The federal bills were set to be debated in the Senate Jan. 18 and there was no update as of press time. The Freedom act has several components, including a minimum number of days for early voting, vote-by-mail option for any reason, requiring states to make voting line wait-times 30 minutes or less and online voter registration, according to a Jan. 13 NBC News article. 

The Lewis bill, named for civil rights leader and U.S. representative for more than 30 years John Lewis, who died in 2020, would strengthen and restore portions of the 1965 Voting Rights Act, particularly that states get permission to certain voting law changes from the federal government. 

A longtime social justice advocate, Mitchell, 57, is a cradle Catholic, assistant chief deputy of the Pulaski County clerk’s office and president of the Arkansas Democratic Black Caucus. However, she said voting rights is a non-partisan issue and falls in with the Catholic teaching of human dignity. 

“Voting should be accessible to all people. Not to a political party or agenda, it should be open to everyone. Just like our churches are open. We don’t check IDs,” Mitchell said when someone comes to Mass. “Voting should have the same freedom as when we walk through any church.” 

A wave of states have passed voter suppression laws, from limiting absentee ballot voting, limiting the hours and locations of voting stations and shortening the days a person has to early vote — a measure successfully defeated in Arkansas. 

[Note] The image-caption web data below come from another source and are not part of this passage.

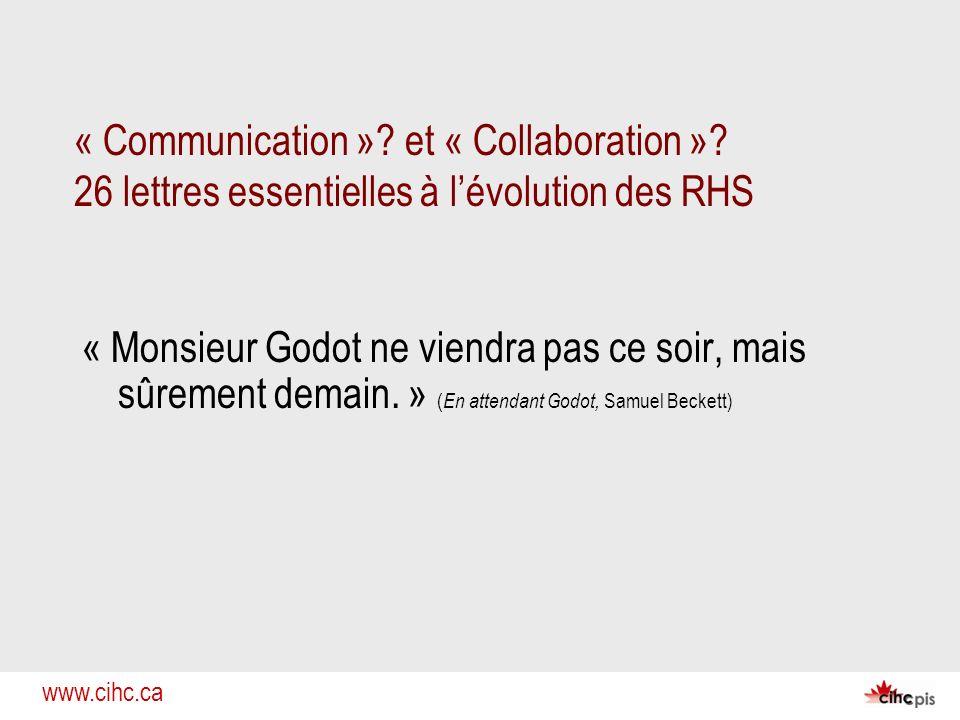 www.cihc.ca « Communication »? et « Collaboration »? 26 lettres essentielles à lévolution des RHS « Monsieur Godot ne viendra pas ce soir, mais sûreme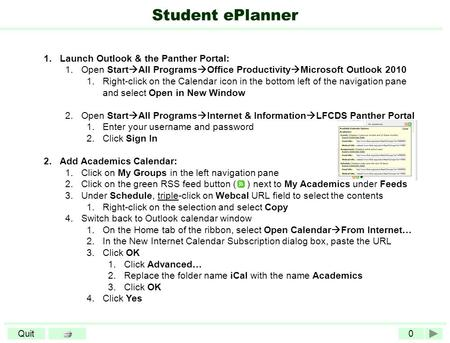 0Quit Student ePlanner 1.Launch Outlook & the Panther Portal: 1.Open Start  All Programs  Office Productivity  Microsoft Outlook 2010 1.Right-click.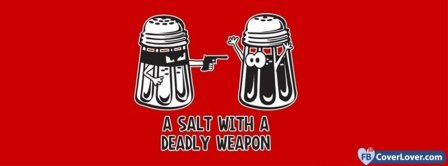 A Salt Deadly Weapon  Facebook Covers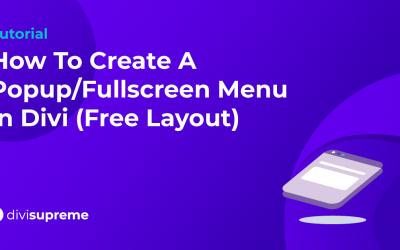 How To Create A Popup/Fullscreen Menu in Divi (Free Layout)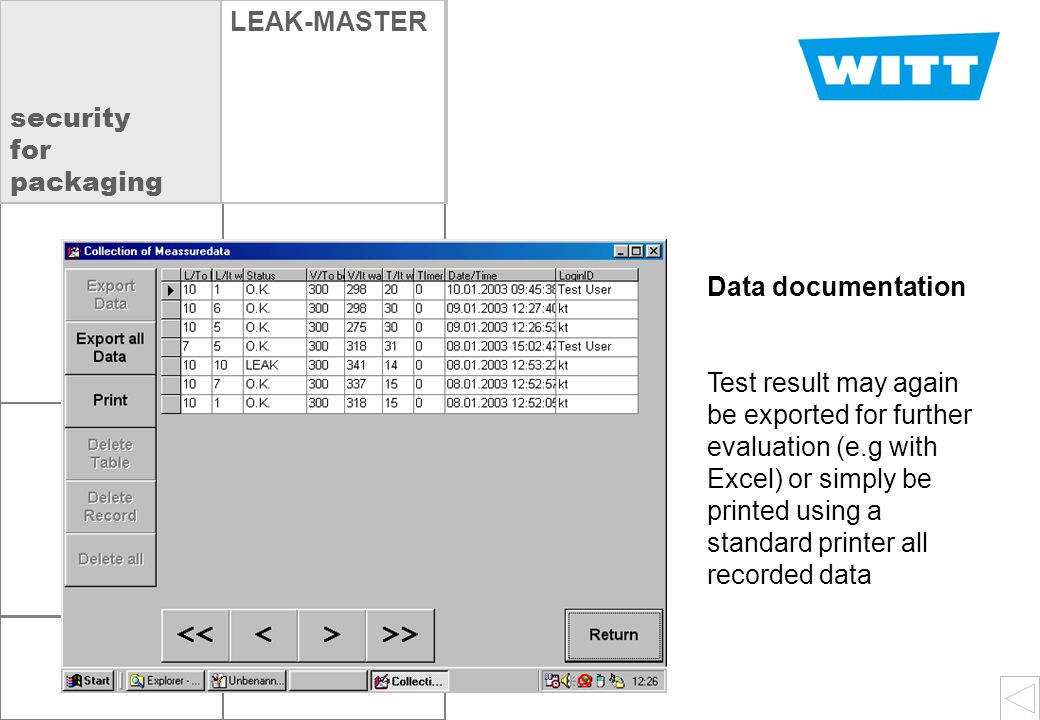 docu OXYBABY  VLEAK-MASTER Data documentation Test result may again be exported for further evaluation (e.g with Excel) or simply be printed using a standard printer all recorded data security for packaging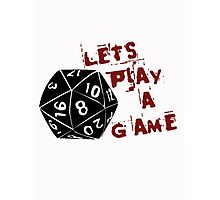 Lets play a game  Photographic Print
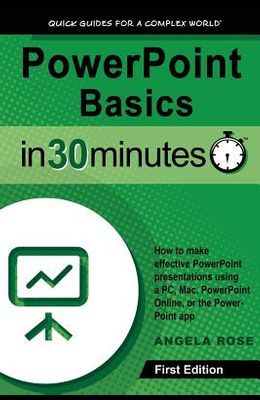 PowerPoint Basics In 30 Minutes: How to make effective PowerPoint presentations using a PC, Mac, PowerPoint Online, or the PowerPoint app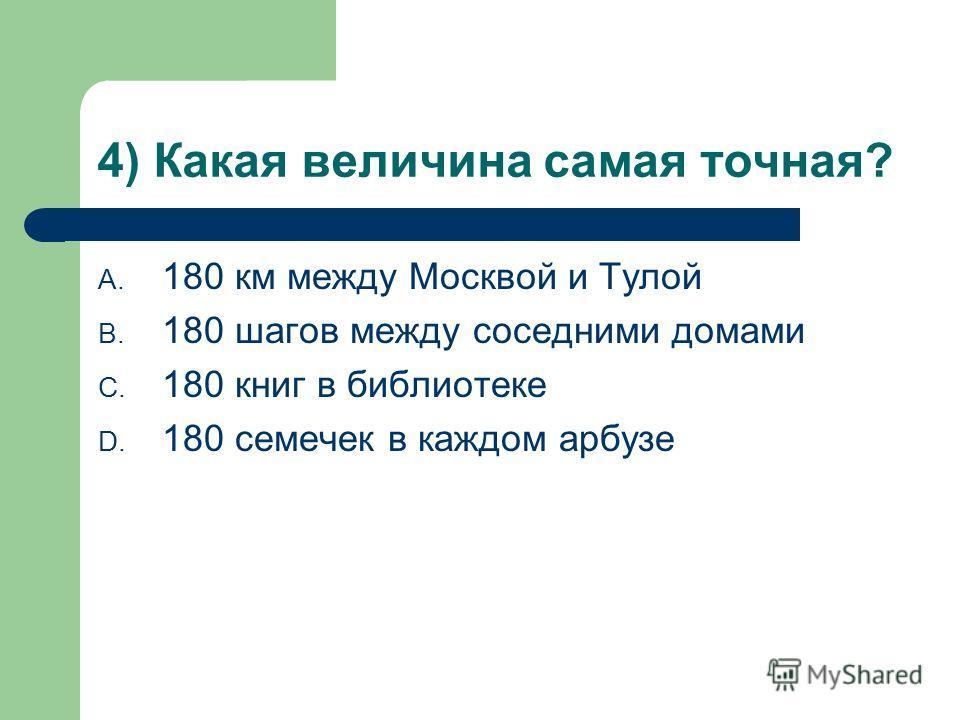 4) Какая величина самая точная? A. 180 км между Москвой и Тулой B. 180 шагов между соседними домами C. 180 книг в библиотеке D. 180 семечек в каждом арбузе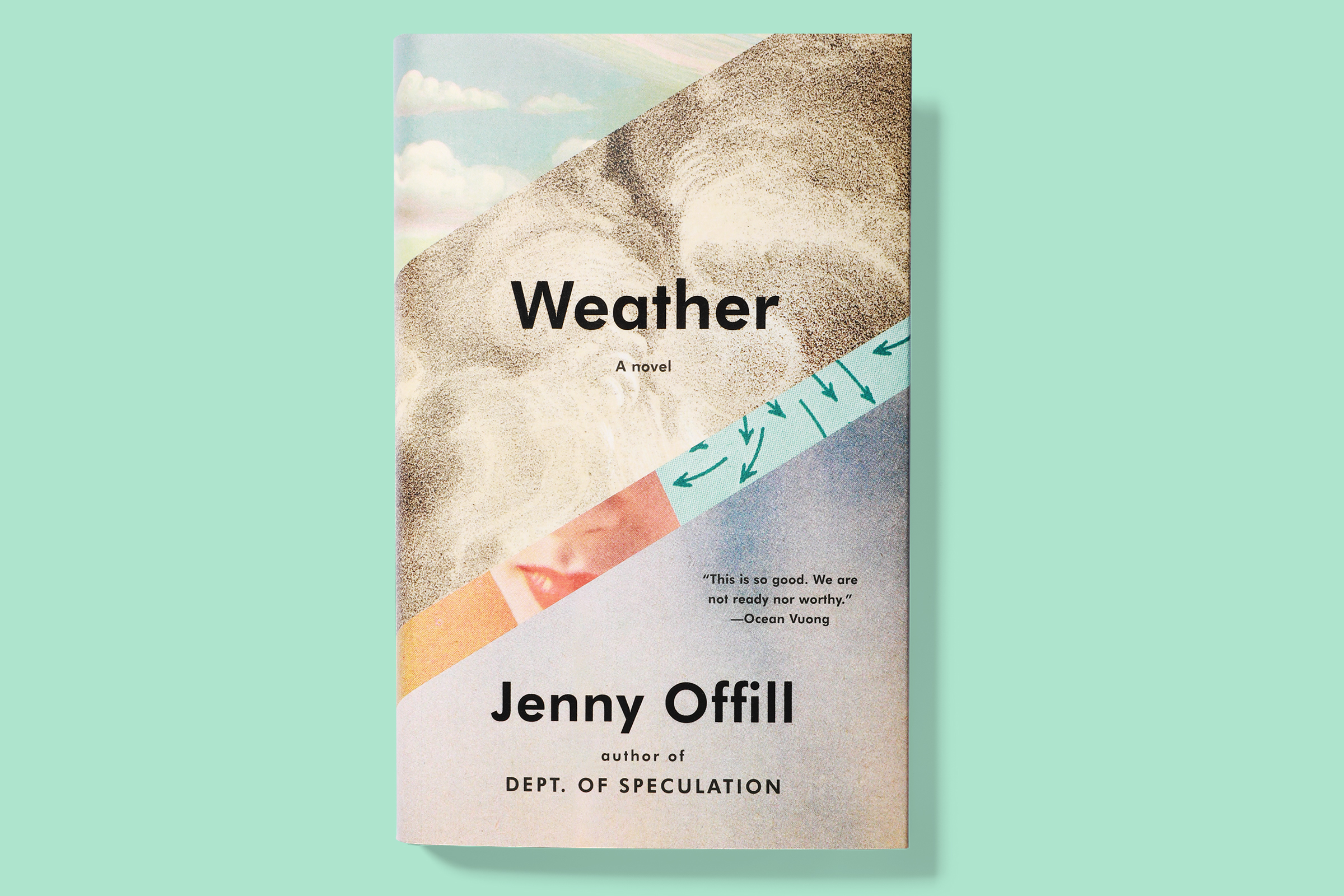Weather is Offill's third novel, after Dept. of Speculation and Last Things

Mitchell said historically people of color vote early, not on election day. According to the U.S. Census Bureau, the COVID-19 pandemic likely contributed to the rise of nontraditional voting. In the 2020 presidential election, 69.9 percent of Black Americans voted by absentee ballot or early, compared to 67.5 percent of white Americans. 

“People think racism went away when we elected a Black president. And it didn’t,” Mitchell said. “Voting is sacred because we vote with our faith and hope that whoever we are selecting is going to stand up to the issues you believe in.”

Currie and Jacob agreed voter suppression should worry all Americans. In his younger years, Jacob remembers paying a poll tax to vote and having to show his ID. 

“All Catholics and all citizens should be concerned because … when you restrict people from voting, that’s a problem because that’s a basic tenant of our democracy,” he said.